Most acquisitions start with an unsolicited expression of interest, and CEOs have a duty to share them with the Board. Some are easy to dismiss, but others trigger the awkward dance: Do you want to sell? Don’t you want to go long? At what price would you sell?

This is where you will see your investors’ true personalities. Everyone understands that the Series B investors at the $125 million valuation will not relish a $200 million sale. However, the real task is to find the best risk-adjusted outcome for the company, considering founders, employees, and common shareholders. This is where you will be glad that you selected genuine partners as the investors in your boardroom, and independent Board members can provide an especially valuable voice.

If you decide to engage with the acquirer, then CEOs with M&A experience can take it from there. If you’re not that CEO, get help. You don’t want the entire Board involved, so get them to appoint one or two members to an M&A Committee and put them on speed dial.
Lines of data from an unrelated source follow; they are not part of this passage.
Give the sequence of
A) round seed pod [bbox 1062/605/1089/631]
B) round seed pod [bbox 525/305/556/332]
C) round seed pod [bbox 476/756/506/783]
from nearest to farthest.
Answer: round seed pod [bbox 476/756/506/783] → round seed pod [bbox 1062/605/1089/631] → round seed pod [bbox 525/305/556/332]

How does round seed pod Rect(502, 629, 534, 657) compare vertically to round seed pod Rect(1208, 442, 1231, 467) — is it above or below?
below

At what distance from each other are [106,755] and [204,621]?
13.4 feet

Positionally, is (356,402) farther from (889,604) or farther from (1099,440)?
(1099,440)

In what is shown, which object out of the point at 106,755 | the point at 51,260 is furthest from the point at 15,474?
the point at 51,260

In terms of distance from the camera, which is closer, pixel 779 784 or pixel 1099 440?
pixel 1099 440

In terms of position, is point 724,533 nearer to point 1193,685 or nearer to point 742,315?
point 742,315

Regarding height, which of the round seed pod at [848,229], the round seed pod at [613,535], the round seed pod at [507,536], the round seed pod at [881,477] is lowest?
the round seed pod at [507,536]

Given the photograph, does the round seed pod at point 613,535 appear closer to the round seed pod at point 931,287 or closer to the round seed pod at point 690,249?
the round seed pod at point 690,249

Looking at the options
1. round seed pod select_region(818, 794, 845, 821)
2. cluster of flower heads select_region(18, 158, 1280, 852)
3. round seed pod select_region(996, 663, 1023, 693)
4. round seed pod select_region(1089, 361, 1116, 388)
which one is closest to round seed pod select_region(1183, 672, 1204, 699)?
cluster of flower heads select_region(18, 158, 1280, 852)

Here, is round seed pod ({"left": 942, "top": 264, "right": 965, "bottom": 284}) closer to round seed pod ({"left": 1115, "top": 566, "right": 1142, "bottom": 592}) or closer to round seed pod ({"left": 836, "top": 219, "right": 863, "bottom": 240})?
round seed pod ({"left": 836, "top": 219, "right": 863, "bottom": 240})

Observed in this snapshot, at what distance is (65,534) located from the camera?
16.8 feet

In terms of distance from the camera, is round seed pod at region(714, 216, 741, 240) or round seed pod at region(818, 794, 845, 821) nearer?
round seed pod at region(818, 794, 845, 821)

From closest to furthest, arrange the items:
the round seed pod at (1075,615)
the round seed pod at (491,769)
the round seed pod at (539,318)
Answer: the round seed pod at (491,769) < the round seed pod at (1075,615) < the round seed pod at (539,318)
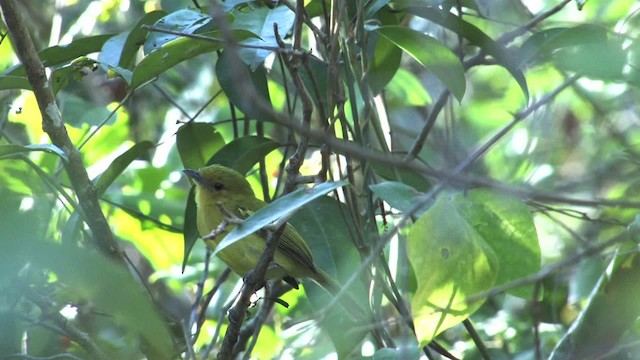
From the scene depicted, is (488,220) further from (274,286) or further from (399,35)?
(274,286)

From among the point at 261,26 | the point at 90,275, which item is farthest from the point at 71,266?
the point at 261,26

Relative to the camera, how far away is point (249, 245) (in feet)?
14.4

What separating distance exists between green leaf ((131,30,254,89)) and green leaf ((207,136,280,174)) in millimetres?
544

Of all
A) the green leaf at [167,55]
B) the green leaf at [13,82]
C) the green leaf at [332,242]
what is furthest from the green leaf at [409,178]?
the green leaf at [13,82]

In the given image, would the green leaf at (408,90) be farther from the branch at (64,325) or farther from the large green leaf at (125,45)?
the branch at (64,325)

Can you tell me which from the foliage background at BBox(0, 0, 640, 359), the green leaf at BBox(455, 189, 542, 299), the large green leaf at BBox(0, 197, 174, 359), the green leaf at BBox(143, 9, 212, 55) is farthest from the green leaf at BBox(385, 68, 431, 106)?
A: the large green leaf at BBox(0, 197, 174, 359)

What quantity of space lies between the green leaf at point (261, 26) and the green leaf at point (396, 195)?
24.0 inches

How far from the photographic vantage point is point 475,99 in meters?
6.59

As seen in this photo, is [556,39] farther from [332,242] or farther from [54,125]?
[54,125]

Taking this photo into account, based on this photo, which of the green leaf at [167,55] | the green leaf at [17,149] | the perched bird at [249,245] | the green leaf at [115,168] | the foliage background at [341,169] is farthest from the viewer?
the perched bird at [249,245]

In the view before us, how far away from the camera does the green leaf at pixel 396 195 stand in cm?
280

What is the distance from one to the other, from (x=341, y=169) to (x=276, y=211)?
1.33 m

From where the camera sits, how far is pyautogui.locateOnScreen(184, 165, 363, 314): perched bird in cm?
429

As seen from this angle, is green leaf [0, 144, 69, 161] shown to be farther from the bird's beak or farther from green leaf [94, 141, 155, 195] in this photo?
the bird's beak
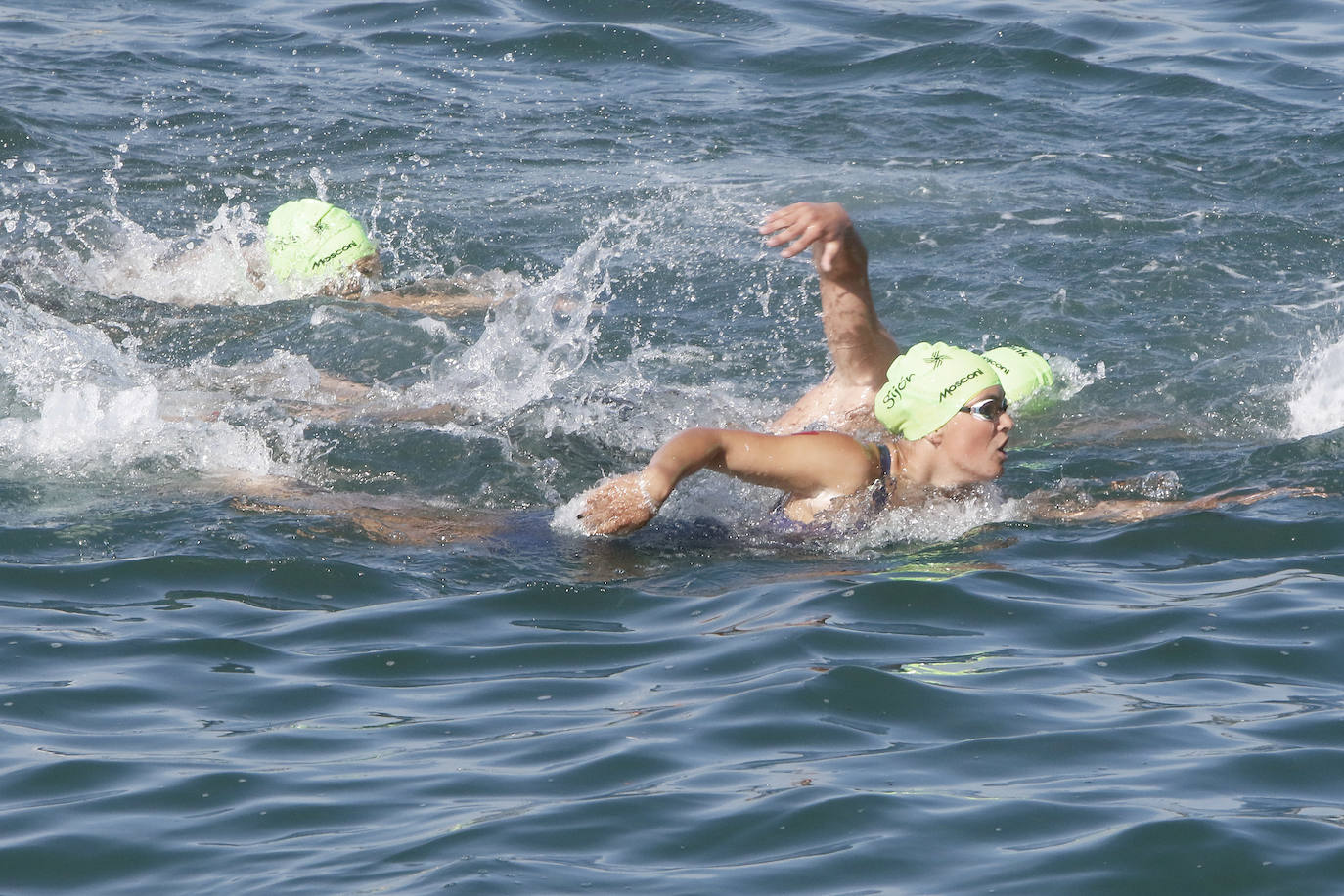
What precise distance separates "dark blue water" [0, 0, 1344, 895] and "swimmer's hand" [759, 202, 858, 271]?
1.20 m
You will avoid many small mistakes — and have at least a couple of Board members already convinced when you return with a Letter of Intent.

Selling your company is the tip of the iceberg, and the more you know about post-acquisition life before you start negotiating, the happier you and your employees will be for the next two-to-three years. There are enormous psychological and operational changes ahead, and you can influence many of them by using this model to know when and where to negotiate.